Le jeune Garraty est l’un des 50 participants (un par Etat) à ce jeu, qui consiste à marcher à allure constante de 5km/h le long d’une route. Pas de ligne d’arrivée : le but est de tenir le plus longtemps et d’être littéralement le dernier debout. Si un concurrent tombe, ralenti la cadence ou s’écarte de la route, il reçoit un avertissement. Au 3e avertissement, il est achevé par les militaires qui escortent le convoi. Mais alors pourquoi des jeunes s’inscrivent à ce concours (et on nous dit qu’ils sont des milliers) ? Pour le fric bien sûr, la colossale récompense qui met le candidat et sa famille à l’abri des soucis pour le reste de leur vie. Et également pour un vœu, quel qu’il soit, qui sera exaucé en cas de victoire. 1 chance / 50 de survie, mais un bonheur éternel ensuite.
Les adaptations des bouquins de Stephen King sont légion au cinéma. Rien que pour cette année, on peut citer The Monkey en février, et Life of Chuck en juin. Il y aura également sous quelques semaines le très attendu Running Man (mi-novembre).
Evidemment, les premiers kilomètres sont une balade de santé et servent à présenter les personnages. Il y a les fanfarons, les égocentriques narcissiques et les bienveillants amis fraternels, les fameux Mousquetaires. Les premiers morts mettent le petit groupe dans le bain : la dure réalité rattrape nos insouciants compagnons. Le film fait d’ailleurs maladroitement planer le suspens quant au sort réservé aux perdants. On parle de « prendre un ticket », mais à aucun moment lors de l’énumération des règles, la destinée des vaincus n’est évoquée. Cependant, sauf si on voit le film en séance à l’aveugle (rendez-nous les cinexpériences SC !!), on a pris un ticket de cinéma pour Marche ou Crève : le doute n’est pas vraiment permis (d’autant que le film est interdit au -16 : on n'offrira pas des fleurs aux perdants).
Si l’on adhère au concept et qu’on est amateur de genre, on passera un agréable et divertissant moment. Toutefois, trois soucis m’ont gêné.
Tout d’abord l’aspect répétitif du film : sur les 1h50 du long métrage, nous avons 1h40 de marche. C’est sympa mais on tourne vite en rond, les premier / deuxième / troisième-et-dernier avertissements se font monotones, et les rebondissements successifs n’arrivent pas à créer assez de nouveauté. Une fois qu’on a saisi le concept, on sombre un peu dans l’ennui.
Second souci : on devine trop aisément la fin. Dès le premier tiers du métrage, j’avais deviné le sort réservé à notre jeune Garraty et son nouveau pote Peter McVries.

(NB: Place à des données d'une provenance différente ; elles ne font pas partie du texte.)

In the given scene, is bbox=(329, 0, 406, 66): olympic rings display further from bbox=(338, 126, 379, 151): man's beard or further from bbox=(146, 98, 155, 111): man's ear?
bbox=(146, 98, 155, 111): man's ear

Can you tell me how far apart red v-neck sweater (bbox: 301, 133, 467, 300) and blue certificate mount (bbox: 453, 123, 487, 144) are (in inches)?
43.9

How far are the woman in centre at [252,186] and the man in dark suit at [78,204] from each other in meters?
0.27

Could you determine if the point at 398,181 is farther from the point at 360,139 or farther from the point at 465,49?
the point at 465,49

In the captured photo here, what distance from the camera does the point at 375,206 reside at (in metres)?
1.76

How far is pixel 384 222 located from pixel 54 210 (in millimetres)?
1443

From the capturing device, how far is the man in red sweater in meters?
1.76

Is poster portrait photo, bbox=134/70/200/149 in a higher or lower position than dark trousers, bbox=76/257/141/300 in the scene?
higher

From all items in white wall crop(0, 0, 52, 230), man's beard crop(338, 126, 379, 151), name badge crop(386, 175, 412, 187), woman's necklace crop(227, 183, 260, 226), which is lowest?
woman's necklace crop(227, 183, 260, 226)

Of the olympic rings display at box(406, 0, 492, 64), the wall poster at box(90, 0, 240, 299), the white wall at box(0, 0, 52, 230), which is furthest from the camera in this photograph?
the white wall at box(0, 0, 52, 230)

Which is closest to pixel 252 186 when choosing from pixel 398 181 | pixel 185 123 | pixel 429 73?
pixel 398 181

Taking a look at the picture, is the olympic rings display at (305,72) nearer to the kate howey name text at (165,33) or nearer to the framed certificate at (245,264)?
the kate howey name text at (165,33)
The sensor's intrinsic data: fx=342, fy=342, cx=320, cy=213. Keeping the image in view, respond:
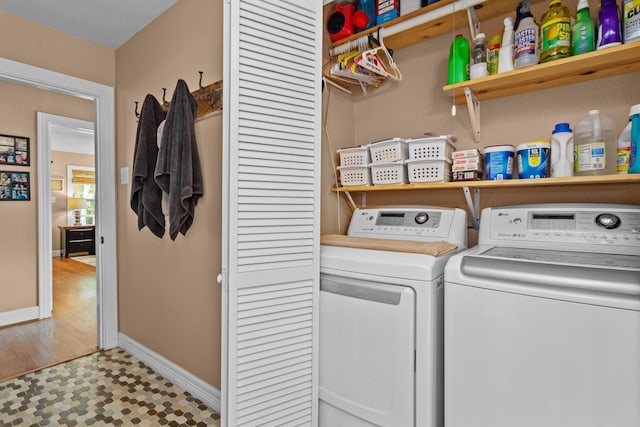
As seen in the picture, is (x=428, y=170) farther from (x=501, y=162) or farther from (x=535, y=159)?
(x=535, y=159)

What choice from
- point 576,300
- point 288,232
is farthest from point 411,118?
point 576,300

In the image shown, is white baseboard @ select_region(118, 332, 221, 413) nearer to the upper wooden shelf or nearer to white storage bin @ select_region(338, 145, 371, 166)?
white storage bin @ select_region(338, 145, 371, 166)

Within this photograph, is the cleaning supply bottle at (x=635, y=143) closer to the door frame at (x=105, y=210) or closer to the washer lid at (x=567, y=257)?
the washer lid at (x=567, y=257)

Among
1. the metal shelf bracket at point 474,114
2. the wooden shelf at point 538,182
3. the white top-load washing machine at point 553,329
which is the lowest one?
the white top-load washing machine at point 553,329

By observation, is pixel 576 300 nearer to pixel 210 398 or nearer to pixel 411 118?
pixel 411 118

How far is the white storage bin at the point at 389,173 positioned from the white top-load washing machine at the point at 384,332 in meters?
0.25

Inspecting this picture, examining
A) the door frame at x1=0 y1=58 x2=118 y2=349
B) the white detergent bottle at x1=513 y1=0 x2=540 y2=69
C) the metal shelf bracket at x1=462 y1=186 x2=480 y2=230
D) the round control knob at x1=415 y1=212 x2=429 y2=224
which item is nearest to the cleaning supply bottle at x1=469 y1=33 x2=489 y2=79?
the white detergent bottle at x1=513 y1=0 x2=540 y2=69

Et enfin troisième problème, l’aspect télévisuel de la Longue Marche : on nous explique qu’il s’agit d’un jeu méga-populaire, suivi par la planète entière – ou tout du moins les Etats-Unis – mais à part une petite caméra fixée sur un tank (qui suit d’ailleurs à distance les marcheurs) rien n’est enregistré, nada. Pas de caméraman, pas de micros pour capter les derniers instants des concurrents. Pas non plus de public sur le bord de la route (à l’exception de la scène finale, mais qui fait franchement assez cheap de ce côté-là) pour soutenir nos marcheurs, façon Tour de France. Bref, on n’y croit pas beaucoup.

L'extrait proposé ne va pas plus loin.